Na proposta, consta ainda a previsão de ações para elevar as receitas municipais “realizando estudos e investimentos com o propósito de incrementar a arrecadação dos impostos, especialmente o ISSQN, o IPTU, a cobrança da dívida ativa, o acompanhamento dos repasses de outros tributos, como é o caso do ICMS”. No entanto, pondera-se na proposta que a previsão pode sofrer alterações em decorrência do cenário econômico.

 

O relatório aborda ainda as despesas com pessoal e a Lei de Responsabilidade Fiscal (LRF).
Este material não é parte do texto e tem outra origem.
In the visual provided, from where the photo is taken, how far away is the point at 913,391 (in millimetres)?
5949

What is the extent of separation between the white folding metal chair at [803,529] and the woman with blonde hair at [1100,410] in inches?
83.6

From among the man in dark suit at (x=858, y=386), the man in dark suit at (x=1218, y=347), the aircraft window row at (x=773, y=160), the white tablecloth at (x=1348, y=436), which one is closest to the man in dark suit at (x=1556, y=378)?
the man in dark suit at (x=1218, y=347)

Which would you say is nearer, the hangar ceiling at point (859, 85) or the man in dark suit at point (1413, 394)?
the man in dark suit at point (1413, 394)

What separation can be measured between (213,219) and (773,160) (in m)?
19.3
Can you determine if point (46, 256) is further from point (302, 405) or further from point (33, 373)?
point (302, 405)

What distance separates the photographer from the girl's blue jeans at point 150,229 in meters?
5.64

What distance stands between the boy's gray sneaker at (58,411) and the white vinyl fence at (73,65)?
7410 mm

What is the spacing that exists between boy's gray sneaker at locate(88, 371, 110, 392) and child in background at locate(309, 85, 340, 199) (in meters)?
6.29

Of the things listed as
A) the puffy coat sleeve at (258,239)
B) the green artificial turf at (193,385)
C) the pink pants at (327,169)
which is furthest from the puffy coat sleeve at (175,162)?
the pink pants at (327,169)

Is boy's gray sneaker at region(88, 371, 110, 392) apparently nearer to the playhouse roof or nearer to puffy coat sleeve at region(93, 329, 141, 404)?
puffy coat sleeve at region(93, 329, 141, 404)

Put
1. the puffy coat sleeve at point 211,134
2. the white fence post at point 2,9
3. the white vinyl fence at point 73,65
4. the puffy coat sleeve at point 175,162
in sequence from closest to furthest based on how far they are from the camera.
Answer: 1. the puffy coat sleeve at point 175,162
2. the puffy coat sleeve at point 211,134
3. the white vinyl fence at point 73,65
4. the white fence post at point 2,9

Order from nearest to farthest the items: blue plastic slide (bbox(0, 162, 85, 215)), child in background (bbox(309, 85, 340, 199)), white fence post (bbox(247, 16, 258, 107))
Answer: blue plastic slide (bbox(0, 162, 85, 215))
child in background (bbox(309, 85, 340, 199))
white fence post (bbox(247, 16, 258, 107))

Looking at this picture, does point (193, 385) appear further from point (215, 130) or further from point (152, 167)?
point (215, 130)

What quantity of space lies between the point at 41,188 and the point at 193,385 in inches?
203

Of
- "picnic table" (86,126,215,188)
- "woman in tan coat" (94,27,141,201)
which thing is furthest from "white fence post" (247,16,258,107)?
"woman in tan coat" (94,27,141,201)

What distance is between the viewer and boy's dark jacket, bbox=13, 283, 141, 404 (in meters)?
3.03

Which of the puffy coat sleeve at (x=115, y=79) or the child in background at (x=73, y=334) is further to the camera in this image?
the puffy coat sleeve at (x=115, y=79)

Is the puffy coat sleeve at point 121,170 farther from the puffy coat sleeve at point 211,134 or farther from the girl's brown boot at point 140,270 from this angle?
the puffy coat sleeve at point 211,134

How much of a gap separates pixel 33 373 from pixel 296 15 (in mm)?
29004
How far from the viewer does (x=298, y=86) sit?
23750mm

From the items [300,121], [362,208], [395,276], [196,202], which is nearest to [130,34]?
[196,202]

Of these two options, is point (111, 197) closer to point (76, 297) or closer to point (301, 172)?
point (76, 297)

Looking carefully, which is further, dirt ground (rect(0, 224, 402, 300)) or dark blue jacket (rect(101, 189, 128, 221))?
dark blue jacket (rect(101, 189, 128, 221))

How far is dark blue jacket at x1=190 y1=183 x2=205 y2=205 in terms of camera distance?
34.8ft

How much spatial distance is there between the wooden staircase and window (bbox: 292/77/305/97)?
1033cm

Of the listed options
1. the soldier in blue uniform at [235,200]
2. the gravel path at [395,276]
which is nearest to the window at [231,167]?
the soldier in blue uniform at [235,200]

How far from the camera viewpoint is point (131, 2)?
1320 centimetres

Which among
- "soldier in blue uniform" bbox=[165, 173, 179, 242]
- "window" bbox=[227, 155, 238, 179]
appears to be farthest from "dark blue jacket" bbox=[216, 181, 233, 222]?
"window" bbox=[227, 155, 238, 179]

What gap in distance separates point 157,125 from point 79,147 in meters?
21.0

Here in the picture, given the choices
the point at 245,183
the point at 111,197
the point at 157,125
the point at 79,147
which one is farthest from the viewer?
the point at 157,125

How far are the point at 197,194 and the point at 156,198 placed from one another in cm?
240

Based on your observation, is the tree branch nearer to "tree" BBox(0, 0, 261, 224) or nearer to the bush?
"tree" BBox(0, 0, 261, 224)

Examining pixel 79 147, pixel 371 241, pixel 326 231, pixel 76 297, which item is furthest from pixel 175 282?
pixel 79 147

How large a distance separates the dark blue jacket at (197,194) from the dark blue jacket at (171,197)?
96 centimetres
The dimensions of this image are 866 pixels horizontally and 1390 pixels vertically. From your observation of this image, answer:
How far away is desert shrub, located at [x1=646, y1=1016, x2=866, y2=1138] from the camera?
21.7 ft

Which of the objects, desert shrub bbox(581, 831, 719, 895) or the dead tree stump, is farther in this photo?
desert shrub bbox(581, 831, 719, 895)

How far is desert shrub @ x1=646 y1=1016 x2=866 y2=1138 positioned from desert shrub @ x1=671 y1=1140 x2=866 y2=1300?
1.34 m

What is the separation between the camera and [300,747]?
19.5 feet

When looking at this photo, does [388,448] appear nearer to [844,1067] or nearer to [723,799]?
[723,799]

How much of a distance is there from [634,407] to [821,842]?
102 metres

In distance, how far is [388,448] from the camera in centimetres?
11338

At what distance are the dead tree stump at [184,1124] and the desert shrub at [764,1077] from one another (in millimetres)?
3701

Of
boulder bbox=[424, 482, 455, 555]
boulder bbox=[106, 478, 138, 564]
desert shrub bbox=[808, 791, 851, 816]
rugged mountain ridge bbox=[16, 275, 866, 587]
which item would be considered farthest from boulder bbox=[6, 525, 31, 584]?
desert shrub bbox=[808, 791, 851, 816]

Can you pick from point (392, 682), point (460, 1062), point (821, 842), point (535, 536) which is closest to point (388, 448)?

O percentual registrado no Relatório de Gestão Fiscal no 2° quadrimestre do corrente exercício foi de 48,97% da receita corrente líquida, abaixo do limite prudencial estabelecido pela LRF. A proposta tem, no total, 376 páginas, detalhando as receitas, despesas e investimentos previstos para cada secretaria.

 

PERÍCIA

 

Em abril a Prefeitura passou a contar com a Coordenadoria de Perícia Econômico-Financeira, responsável pela supervisão e execução dos trabalhos relativos à análise, fiscalização e ratificação de cálculo de natureza econômico-financeira, realizada em processos no âmbito da Justiça Cível Estadual, Federal e Trabalhista, bem como os processos administrativos. No ato de criação da coordenadoria, o secretário Pedrossian Neto disse que o setor vai assegurar maior transparência das ações financeiras do Executivo.

 

“É uma nova unidade dentro da Sefin, destinada a analisar cada processo que chega para pagamento. Será feita uma análise na auditoria, em conformidade com os diversos processos de despesas, mitigando o problema de corrupção e possíveis erros de cálculo para, com isso, blindar a administração contra erros eventuais”, argumentava o secretário. Segundo o presidente da Câmara Municipal, vereador João Rocha (PSDB), a tramitação da LOA será feita dentro das regras regimentais e no prazo pré-estabelecido pelo Regimento Interno.